More Last-Minute Ugly

Breitbart reported yesterday that bureaucrats in the State Department brought in 500 refugees the day before President Trump was to order a temporary ban on refugees from certain countries.

The article quotes a Reuters article:

The temporary ban on refugees will be one of several executive orders on immigration President Trump will sign on Wednesday, Reuters reports. “Another order will block visas being issued to anyone from Syria, Iraq, Iran, Libya, Somalia, Sudan and Yemen, said the aides and experts, who asked not to be identified.”

Two hundred and twenty-six  of the 500 refugees resettled in the United States on Tuesday, or 44 percent, came from six of those seven countries, according to the State Department’s interactive website, as reported at 11:00 p.m. eastern on Tuesday: Syria (81), Iran (51), Iraq (46), Somalia (43), Sudan (4), and Yemen (1). No refugees from Libya were resettled in the United States on Tuesday.

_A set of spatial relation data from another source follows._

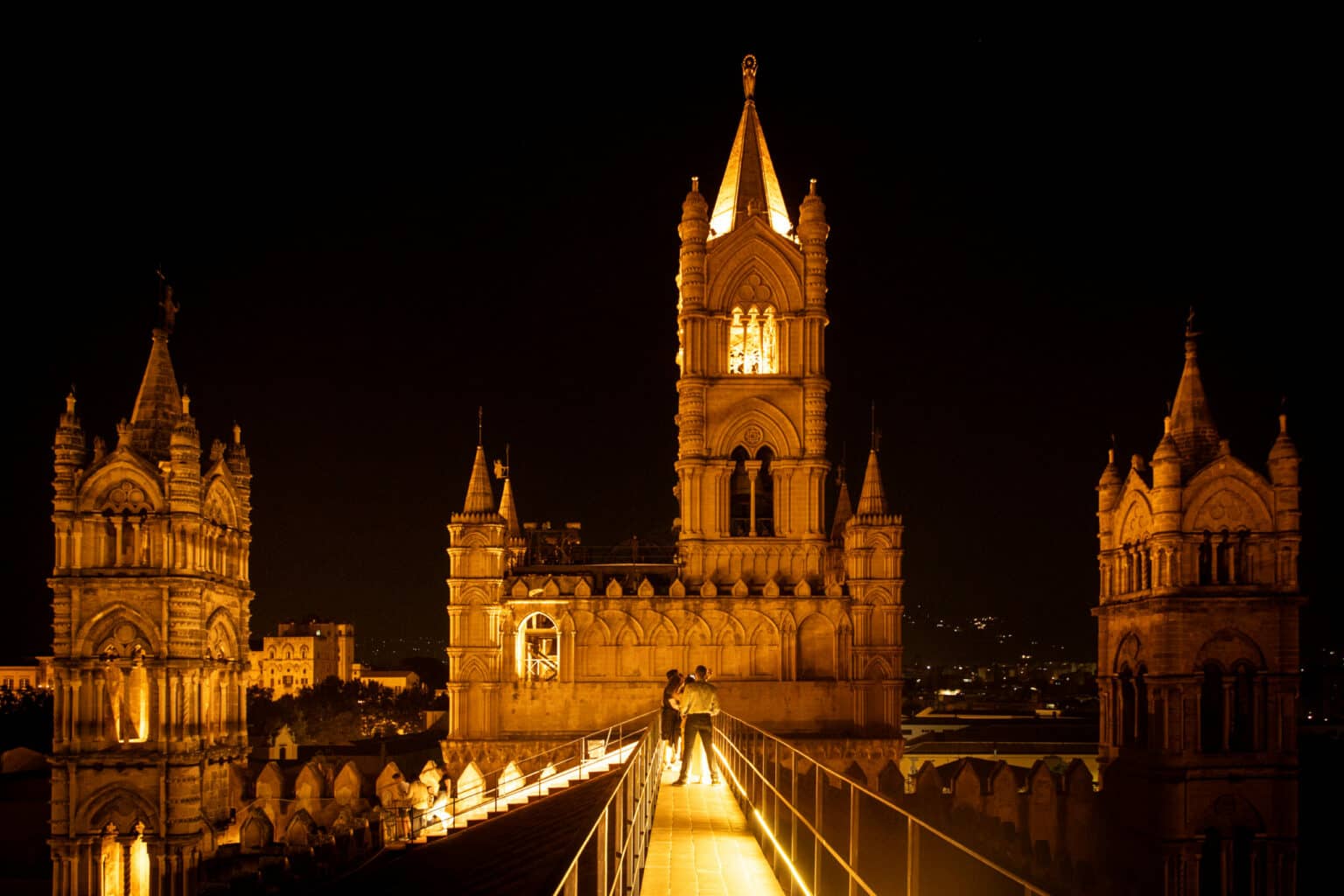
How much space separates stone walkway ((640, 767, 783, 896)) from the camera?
56.0ft

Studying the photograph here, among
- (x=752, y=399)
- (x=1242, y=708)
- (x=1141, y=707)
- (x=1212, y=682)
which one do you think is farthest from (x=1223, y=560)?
(x=752, y=399)

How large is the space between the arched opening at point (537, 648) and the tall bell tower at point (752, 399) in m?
5.12

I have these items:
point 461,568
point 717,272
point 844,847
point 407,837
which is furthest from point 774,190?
point 407,837

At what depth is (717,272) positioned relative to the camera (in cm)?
5491

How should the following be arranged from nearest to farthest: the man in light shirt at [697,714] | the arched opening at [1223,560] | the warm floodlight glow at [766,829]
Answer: the warm floodlight glow at [766,829]
the man in light shirt at [697,714]
the arched opening at [1223,560]

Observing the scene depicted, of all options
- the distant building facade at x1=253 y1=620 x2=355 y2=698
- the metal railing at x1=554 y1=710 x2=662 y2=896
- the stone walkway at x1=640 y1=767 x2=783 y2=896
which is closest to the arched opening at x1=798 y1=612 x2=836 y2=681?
the stone walkway at x1=640 y1=767 x2=783 y2=896

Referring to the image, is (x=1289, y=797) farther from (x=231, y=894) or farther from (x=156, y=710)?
(x=156, y=710)

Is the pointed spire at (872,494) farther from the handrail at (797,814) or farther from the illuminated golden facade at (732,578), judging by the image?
the handrail at (797,814)

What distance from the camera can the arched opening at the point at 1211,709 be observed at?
3897 cm

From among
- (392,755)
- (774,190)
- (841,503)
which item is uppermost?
(774,190)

From the beginning of FY 2016 on October 1, 2015 until January 24, 2017, a total of 115,879 refugees have been resettled in the United States, according to the State Department’s interactive website.

Fifty-two thousand and sixty-nine of those refugees, or 45 percent, came from those seven countries: Syria (17,341), Iraq (14,613), Somalia (12,914), Iran (5,278), Sudan (1,887), Yemen (32), and Libya (4).

I need to point out a few things about this temporary ban. It does not ban those religious minorities escaping persecution. They are an exception. The ban will be in place until more aggressive vetting is possible.

It is also noteworthy that the group most at risk in the Middle East and Africa right now is Christians. Unfortunately, a very small number of the refugees that have been brought to America are Christians. Christians would fit into the American culture much more easily than Muslims. It makes much more sense to set up a Muslim safe zone somewhere in the Middle East to encourage people to got back to their countries when the danger is past. If the danger does not pass, we need to ask ourselves what is wrong and how to fix it.

The city where I live had a very unfortunate experience with legal refugees a few years ago. In 2015, a Burmese refugee killed three children ages 1, 5, and 12, with a machete. We need to be very careful about who we let into the country. I don’t know if better vetting could have prevented this tragedy, but I do know that I would hate to see more incidents like this one.